TAIPEI (Reuters) - Taiwan's central bank trimmed interest rates for the fourth consecutive meeting on Thursday, saying fiscal stimulus and economic restructuring were also needed to revive the economy.

The widely expected rate cut comes a week after Britain voted to leave the European Union, setting off unprecedented market volatility and clouding global growth prospects that will likely be a drag on Taiwan's technology sector.

The trade-reliant economy has been hit by falling exports and the added uncertainty of Brexit, and how the fallout trickles down to end demand for tech goods, could hurt export orders in the month's ahead for Taiwanese manufacturers.
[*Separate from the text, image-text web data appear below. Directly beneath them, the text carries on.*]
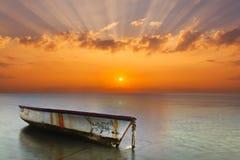 Fartyg på en tropisk strand i bakgrunden av en härlig solnedgång Royaltyfria Foton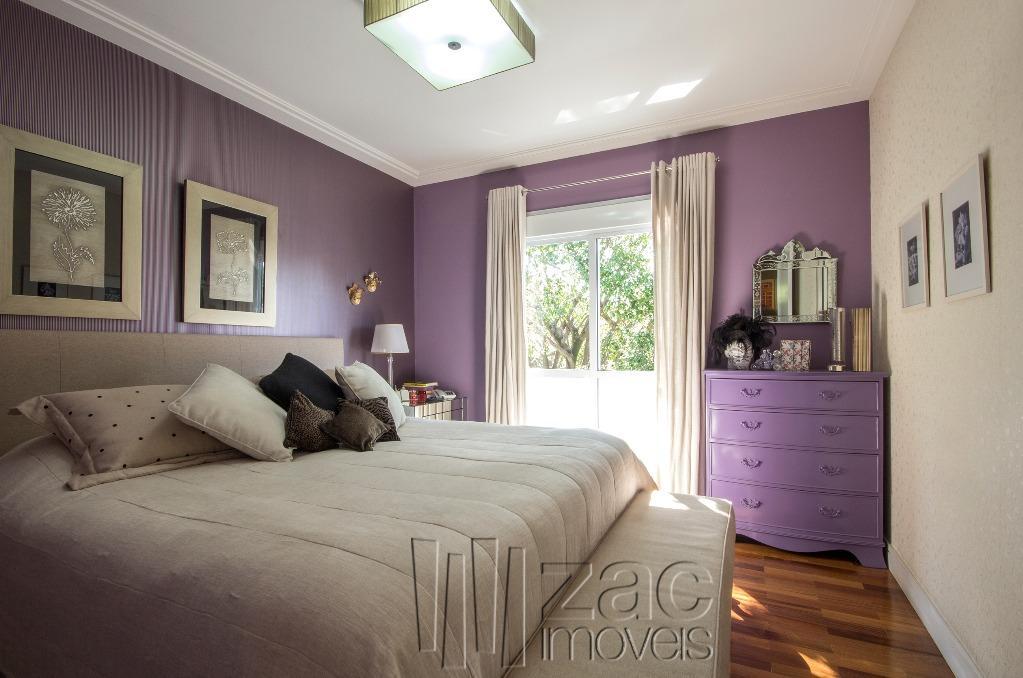 Tranquilidade é viver numa casa em condomínio!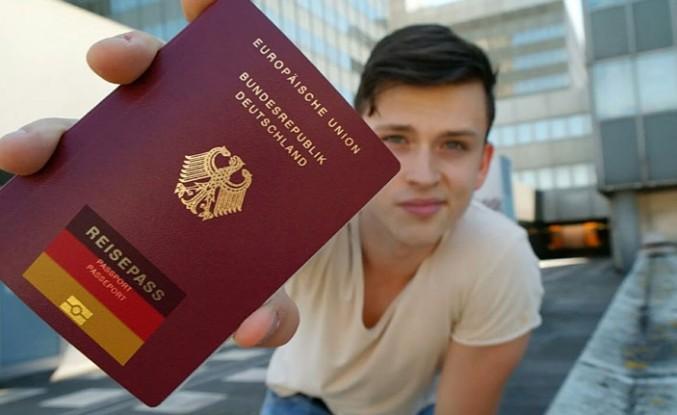 Alman Yaşam Kültürünü Benimsemeyene Vatandaşlık Yok!
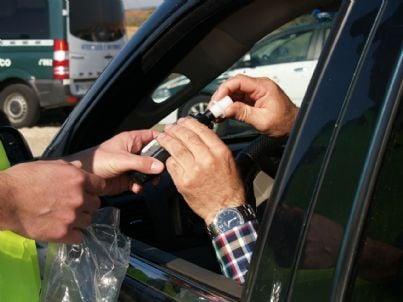 Automobilista sottoposto al test dell'etilometro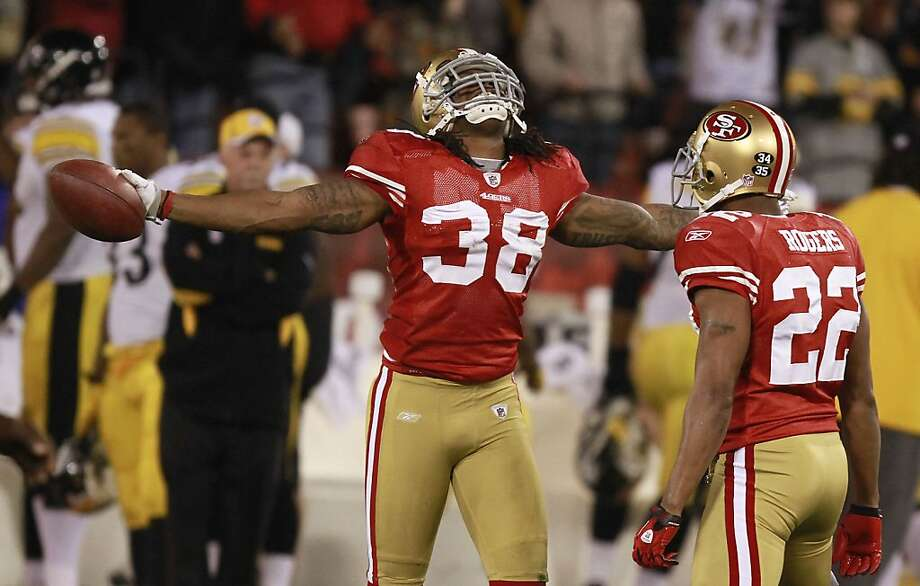 49er Dashon Goldson celebrates his 1st half interception at the San Francisco 49ers vs. the Pittsburg Steelers at Candlestick Park in San Francisco, Calif., on Monday, December 19, 2011. Photo: John Storey, Special To The Chronicle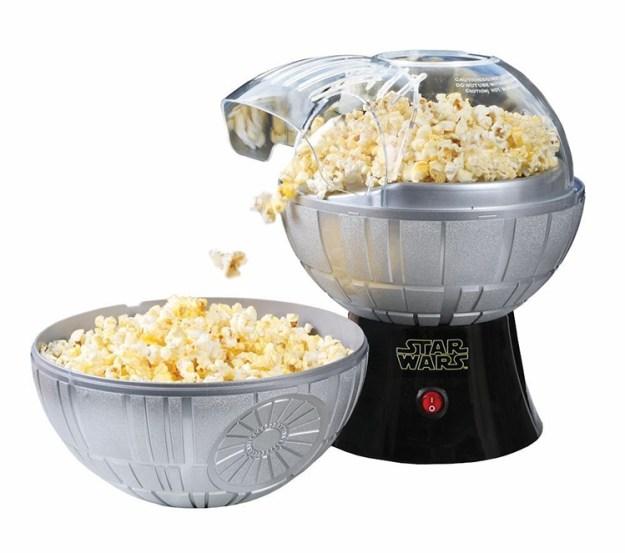 star-wars-death-star-popcorn-maker-7 Star Wars Death Star Popcorn Maker Random
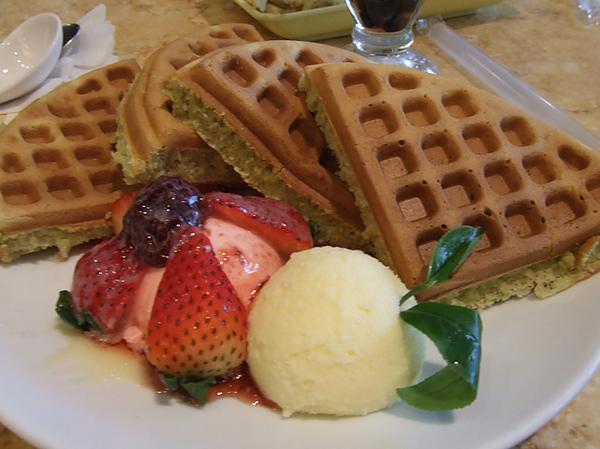 草莓抹茶鬆餅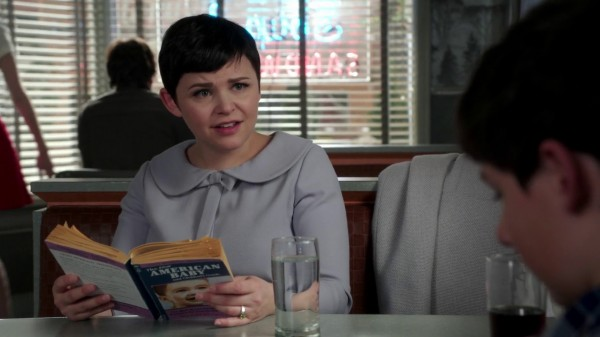Snow Reading The New American Baby - 3x13 Witch Hunt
"The current domestic monetary policy is quite accommodative," the central bank said. "Simultaneously paired with expansionary fiscal policy and commitment to promote structural reforms, these can drive continued growth for Taiwan's economy."

The central bank cut the discount rate by 0.125 percentage point to 1.375 percent, a level last seen in mid-2010.

Analysts in a Reuters poll had mostly forecast a cut of 0.125 percentage point.

Monetary policy will only have marginal impact on economic growth going forward, said Iris Pang, a senior economist with Natixis in Hong Kong, who also argued for more fiscal measures to support the economy.

The new government sworn into power in May is promoting policies it hopes will revitalize growth such as diversifying into non-tech and non-manufacturing businesses, and greater trade with Southeast Asia to lessen dependence on China.

Thursday's cut extends an easing cycle begun in late September, and analysts say the central bank could lower the rate further this year to support the economy.

"Considering the increase in uncertainties from the recent international environment, the outlook for the domestic economy is increasingly conservative," the central bank said.

Taiwan's exports, which drive economic growth, are likely to contract for the second straight year in 2016 and annual economic growth could fall short of the 1.06 percent forecast by the government.

The concern is that trade disruptions from Brexit would deepen the problems tech manufacturers already face from China's slowdown and weaker demand for Apple Inc's <AAPL.O> iPhones.

"The central bank will continue to support the economy," said Shuhui Chia, Asia country risk analyst with BMI Research in Singapore. She said it remains unclear if recent signs of improvements in monthly export and industrial output activities are "a sustained trend or a one off."